**提示文**
図13は、センターコンソールCに切替スイッチ87が配置された一例を示す図である。なお、切替スイッチ87は、ステアリングホイールSのスポーク部やインストルメントパネル付近など、車両乗員が操作可能な任意の位置に取り付けられてもよい。
【0091】
図14は、切替スイッチ87の外観の一例を示す図である。本実施形態では、切替スイッチ87は、機械式スイッチであるものとして説明する。切替スイッチ87は、自動運転スイッチ部Aと、ダイヤル式スイッチ部Bと、これらのスイッチ部を摺動または回動可能に支持するハウジングHとを含む。
【0092】
自動運転スイッチ部Aは、押下式のスイッチである。自動運転スイッチ部Aのスイッチは、例えば切替スイッチ87の中心付近に設けられる。車両乗員によって、自動運転スイッチ部Aに対する押下操作が行われると、図示しない押下操作検知機構によって押下操作がされたことが検知される。このとき、自動運転スイッチ部Aは、自動運転スイッチ部Aが押下されたことを示す信号を自動運転制御部120に出力する。

**取り組む課題**
A: 切替スイッチの説明文によると、自動運転スイッチ部Aはどのような方式のスイッチですか。
B: 切替スイッチの説明文を、最後の文のあとから書き継いでください。
この先のデータは使わなくてかまいません。

**参照資料**
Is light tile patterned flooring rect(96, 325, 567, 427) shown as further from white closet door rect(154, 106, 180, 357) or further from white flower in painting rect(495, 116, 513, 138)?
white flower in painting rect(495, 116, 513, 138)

**解答一覧**
A: 押下式のスイッチです。

B:
【0093】
ダイヤル式スイッチBは、例えば、自動運転スイッチ部Aを取り囲む円筒状の回動ノブB1を有する。回動ノブB1は、X方向に沿った中心軸回りに回動自在である。また、回転ノブB1には、複数の走行制御モードを示す表示意匠が設けられている。図示する例では、エコモード(ECO)、ノーマルモード(NORMAL)、スポーツモード(SPORT)が、回転ノブB1の円周に沿って表示意匠として設けられている。また、ハウジングHの所定の位置には、基準位置Pが表示されている。
【0094】
ダイヤル式スイッチBは、回転ノブB1の回転角度を検知するエンコーダを有する。ダイヤル式スイッチBは、エンコーダによって検知された回転角度を示す信号、或いは回転角度を、走行制御モードを示すモードに変換した信号を、車両制御システム100に出力する。これにより、車両乗員によって回転ノブB1が操作され、所望の表示意匠が基準位置Pの位置に合わせられると、その表示意匠に対応する走行制御モードが車両制御システム100によって実行される。
【0095】
図15は、切替スイッチ87が操作されることによって実現される制御状態を示す図である。上述したように車両制御システム100では、手動運転または自動運転のそれぞれに対し、エコモード、ノーマルモード、またはスポーツモードのいずれかを組み合わせた制御モードの組み合わせが実現される。
【0096】
手動運転モードにおいて回転ノブB1が回転されることによって「エコ/手動運転」と「ノーマル/手動運転」との間での遷移、「ノーマル/手動運転」と「スポーツ/手動運転」との間での遷移が実現される。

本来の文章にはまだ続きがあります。